Requirement ▸ Return every line of the entries that includes the word "Avada".

═════ Records for this exercise ═════

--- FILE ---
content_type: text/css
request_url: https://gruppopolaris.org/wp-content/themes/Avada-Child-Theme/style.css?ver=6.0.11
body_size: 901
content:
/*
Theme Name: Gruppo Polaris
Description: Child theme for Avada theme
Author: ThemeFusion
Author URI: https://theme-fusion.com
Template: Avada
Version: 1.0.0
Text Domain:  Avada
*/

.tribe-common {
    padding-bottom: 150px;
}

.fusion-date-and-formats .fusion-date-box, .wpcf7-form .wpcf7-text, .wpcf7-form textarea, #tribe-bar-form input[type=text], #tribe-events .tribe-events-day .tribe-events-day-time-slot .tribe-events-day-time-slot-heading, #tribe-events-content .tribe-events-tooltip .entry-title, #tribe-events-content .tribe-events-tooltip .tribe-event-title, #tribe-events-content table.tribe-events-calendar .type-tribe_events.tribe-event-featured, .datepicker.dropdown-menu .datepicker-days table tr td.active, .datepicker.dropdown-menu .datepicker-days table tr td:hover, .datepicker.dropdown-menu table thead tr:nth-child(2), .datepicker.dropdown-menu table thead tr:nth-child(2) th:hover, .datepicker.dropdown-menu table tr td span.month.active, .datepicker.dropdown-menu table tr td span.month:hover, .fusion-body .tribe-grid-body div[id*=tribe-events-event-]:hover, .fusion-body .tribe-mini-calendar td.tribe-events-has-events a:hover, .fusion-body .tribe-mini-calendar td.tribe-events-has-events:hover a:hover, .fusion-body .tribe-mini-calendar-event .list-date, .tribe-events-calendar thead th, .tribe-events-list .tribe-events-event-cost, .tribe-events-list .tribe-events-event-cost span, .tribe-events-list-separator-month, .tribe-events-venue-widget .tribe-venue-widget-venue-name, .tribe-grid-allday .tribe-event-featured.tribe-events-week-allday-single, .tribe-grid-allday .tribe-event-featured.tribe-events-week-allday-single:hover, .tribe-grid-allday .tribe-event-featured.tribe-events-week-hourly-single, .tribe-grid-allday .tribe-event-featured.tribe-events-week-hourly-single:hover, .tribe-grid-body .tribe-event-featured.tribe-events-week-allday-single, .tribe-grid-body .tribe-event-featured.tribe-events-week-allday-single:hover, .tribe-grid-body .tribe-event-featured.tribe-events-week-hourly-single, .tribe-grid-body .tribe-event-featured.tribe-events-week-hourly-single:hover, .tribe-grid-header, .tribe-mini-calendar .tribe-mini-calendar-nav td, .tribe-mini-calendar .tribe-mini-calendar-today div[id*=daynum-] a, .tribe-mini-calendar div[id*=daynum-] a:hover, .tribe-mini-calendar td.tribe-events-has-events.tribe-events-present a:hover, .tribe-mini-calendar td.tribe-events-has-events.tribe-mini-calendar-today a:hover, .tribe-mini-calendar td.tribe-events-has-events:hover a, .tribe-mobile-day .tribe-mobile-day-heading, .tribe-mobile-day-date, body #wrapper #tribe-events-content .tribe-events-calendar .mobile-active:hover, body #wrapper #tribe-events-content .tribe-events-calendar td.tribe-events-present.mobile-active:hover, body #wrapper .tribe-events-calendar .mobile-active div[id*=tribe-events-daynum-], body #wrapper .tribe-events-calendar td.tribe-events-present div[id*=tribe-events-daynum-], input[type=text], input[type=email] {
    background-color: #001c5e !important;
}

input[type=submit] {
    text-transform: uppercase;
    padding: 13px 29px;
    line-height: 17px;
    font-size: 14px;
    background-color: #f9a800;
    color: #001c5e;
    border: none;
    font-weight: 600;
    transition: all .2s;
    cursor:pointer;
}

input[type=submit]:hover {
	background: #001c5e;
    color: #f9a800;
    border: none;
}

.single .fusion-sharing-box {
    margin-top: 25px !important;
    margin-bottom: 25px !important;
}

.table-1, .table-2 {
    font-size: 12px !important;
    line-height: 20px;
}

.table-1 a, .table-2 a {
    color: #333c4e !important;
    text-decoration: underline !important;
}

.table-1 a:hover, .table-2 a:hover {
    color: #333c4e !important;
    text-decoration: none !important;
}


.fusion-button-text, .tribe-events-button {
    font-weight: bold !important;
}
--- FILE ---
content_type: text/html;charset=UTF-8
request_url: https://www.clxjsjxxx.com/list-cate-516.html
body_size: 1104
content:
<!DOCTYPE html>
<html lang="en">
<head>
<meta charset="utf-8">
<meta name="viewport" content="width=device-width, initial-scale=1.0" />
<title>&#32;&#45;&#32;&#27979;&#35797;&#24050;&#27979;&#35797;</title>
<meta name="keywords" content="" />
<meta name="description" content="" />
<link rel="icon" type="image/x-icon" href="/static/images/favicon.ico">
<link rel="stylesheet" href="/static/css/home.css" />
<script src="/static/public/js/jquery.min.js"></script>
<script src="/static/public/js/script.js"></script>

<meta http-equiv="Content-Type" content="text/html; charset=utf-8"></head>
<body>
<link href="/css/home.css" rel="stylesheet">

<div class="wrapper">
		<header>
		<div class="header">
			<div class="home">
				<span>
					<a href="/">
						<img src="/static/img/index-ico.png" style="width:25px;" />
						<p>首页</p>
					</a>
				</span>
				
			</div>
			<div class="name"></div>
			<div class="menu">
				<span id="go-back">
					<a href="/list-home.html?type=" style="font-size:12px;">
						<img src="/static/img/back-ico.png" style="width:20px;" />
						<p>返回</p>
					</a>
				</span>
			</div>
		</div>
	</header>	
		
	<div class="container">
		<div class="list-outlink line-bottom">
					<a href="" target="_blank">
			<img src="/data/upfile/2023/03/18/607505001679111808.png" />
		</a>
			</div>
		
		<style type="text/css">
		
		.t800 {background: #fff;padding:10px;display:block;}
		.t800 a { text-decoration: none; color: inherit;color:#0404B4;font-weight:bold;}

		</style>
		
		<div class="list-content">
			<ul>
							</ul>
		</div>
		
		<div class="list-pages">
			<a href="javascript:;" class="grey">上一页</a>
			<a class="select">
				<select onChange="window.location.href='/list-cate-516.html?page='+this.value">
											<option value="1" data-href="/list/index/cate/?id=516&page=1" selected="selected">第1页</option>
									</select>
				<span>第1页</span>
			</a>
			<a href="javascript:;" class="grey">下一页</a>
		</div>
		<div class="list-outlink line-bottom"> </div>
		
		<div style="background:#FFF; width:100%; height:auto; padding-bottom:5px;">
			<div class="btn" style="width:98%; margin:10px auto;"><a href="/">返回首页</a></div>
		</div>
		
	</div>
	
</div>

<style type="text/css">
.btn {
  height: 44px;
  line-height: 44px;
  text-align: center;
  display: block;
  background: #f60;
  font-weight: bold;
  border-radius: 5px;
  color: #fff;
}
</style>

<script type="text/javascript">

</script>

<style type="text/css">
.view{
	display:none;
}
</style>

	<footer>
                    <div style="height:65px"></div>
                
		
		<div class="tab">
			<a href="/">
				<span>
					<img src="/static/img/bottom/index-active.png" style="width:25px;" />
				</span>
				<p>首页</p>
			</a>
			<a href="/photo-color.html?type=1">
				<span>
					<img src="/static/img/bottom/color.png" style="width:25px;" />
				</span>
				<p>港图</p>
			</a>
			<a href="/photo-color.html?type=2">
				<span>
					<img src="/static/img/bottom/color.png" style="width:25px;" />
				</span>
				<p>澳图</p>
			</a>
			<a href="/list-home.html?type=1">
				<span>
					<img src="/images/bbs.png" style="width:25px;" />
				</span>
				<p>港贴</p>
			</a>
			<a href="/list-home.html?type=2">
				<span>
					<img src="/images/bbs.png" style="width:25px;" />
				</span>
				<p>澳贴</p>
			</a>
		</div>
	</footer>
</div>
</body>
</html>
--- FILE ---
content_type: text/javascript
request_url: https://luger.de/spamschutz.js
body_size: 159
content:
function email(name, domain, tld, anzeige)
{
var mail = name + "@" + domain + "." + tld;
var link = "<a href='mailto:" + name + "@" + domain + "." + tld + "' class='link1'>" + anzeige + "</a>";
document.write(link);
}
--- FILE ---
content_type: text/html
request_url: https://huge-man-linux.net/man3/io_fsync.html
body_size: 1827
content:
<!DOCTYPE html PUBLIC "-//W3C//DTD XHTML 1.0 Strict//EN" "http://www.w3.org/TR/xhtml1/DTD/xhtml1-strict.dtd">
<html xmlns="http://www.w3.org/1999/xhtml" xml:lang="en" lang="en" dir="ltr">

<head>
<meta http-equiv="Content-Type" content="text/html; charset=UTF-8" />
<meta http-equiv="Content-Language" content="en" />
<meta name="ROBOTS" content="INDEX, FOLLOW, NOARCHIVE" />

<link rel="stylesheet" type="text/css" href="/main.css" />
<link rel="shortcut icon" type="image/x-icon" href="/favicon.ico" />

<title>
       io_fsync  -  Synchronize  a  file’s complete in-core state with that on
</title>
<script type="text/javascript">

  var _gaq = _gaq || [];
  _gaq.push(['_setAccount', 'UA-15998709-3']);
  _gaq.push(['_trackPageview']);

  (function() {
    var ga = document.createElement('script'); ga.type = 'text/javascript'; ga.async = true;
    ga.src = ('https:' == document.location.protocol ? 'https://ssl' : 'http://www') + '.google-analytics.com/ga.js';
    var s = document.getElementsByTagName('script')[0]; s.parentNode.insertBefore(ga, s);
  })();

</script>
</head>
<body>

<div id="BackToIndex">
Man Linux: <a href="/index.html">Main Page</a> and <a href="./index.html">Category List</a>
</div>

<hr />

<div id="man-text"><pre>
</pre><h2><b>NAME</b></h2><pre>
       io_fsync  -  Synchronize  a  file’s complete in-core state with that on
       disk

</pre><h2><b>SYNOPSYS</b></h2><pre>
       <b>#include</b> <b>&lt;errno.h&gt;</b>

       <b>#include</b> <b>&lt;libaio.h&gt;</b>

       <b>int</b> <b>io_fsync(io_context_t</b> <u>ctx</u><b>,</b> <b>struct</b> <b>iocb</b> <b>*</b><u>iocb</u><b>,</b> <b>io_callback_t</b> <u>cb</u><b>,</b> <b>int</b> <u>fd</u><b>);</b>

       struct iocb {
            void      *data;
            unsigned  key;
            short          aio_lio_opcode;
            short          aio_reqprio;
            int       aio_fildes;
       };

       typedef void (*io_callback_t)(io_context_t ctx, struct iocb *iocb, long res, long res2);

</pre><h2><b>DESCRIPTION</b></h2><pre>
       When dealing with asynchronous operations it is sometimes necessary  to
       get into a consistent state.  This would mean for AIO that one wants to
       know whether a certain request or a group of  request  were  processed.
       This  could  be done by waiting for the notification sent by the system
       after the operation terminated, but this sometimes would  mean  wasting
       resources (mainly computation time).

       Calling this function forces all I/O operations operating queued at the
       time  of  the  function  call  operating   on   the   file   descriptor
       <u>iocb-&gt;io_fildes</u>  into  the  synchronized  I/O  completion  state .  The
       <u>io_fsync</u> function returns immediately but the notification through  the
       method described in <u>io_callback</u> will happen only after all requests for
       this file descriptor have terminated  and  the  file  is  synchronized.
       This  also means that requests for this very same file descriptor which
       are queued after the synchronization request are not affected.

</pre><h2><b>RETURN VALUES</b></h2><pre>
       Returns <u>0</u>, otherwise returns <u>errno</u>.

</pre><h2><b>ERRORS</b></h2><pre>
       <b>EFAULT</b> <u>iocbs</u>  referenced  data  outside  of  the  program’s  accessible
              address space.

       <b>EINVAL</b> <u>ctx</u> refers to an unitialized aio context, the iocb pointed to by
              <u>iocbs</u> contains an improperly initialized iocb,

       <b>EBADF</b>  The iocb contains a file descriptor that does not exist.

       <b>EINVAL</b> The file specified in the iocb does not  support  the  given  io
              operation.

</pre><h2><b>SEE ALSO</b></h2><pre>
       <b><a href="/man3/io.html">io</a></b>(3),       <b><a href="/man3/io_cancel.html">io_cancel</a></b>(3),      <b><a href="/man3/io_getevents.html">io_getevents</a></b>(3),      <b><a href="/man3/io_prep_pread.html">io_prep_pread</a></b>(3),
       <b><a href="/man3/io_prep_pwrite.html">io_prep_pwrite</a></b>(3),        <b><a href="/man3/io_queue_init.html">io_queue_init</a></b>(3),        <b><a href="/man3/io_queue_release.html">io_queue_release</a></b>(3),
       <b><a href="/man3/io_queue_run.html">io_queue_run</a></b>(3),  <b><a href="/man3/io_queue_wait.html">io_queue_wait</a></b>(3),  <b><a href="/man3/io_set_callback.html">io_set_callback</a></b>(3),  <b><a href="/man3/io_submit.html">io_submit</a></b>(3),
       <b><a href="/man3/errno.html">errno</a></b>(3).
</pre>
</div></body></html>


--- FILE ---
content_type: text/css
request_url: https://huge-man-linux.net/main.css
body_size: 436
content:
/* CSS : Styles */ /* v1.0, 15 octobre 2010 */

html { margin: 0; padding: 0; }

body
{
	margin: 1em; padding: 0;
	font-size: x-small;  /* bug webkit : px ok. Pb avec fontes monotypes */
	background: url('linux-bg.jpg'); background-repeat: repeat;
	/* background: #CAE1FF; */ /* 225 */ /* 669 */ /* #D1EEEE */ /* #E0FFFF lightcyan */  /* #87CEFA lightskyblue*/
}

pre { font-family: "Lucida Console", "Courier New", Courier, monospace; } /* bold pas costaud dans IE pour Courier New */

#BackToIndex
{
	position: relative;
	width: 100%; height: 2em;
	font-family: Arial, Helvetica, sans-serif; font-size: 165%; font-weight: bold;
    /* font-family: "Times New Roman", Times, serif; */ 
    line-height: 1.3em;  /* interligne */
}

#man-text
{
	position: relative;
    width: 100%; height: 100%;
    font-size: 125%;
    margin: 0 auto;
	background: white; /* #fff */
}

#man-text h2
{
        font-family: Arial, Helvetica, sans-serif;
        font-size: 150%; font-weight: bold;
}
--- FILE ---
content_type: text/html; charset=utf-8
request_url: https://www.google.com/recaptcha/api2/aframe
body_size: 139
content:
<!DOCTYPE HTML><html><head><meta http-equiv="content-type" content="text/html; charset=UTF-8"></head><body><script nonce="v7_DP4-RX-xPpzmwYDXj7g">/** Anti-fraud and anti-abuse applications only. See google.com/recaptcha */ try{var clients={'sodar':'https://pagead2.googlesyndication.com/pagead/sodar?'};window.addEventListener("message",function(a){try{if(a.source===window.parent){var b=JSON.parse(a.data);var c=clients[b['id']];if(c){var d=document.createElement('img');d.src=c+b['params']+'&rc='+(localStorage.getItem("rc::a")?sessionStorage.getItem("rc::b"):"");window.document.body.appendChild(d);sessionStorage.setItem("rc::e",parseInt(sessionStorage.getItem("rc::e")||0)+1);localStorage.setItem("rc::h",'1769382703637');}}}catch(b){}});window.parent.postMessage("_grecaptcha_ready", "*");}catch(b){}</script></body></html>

═════

Result ▸
request_url: https://gruppopolaris.org/wp-content/themes/Avada-Child-Theme/style.css?ver=6.0.11
Description: Child theme for Avada theme
Template: Avada
Text Domain:  Avada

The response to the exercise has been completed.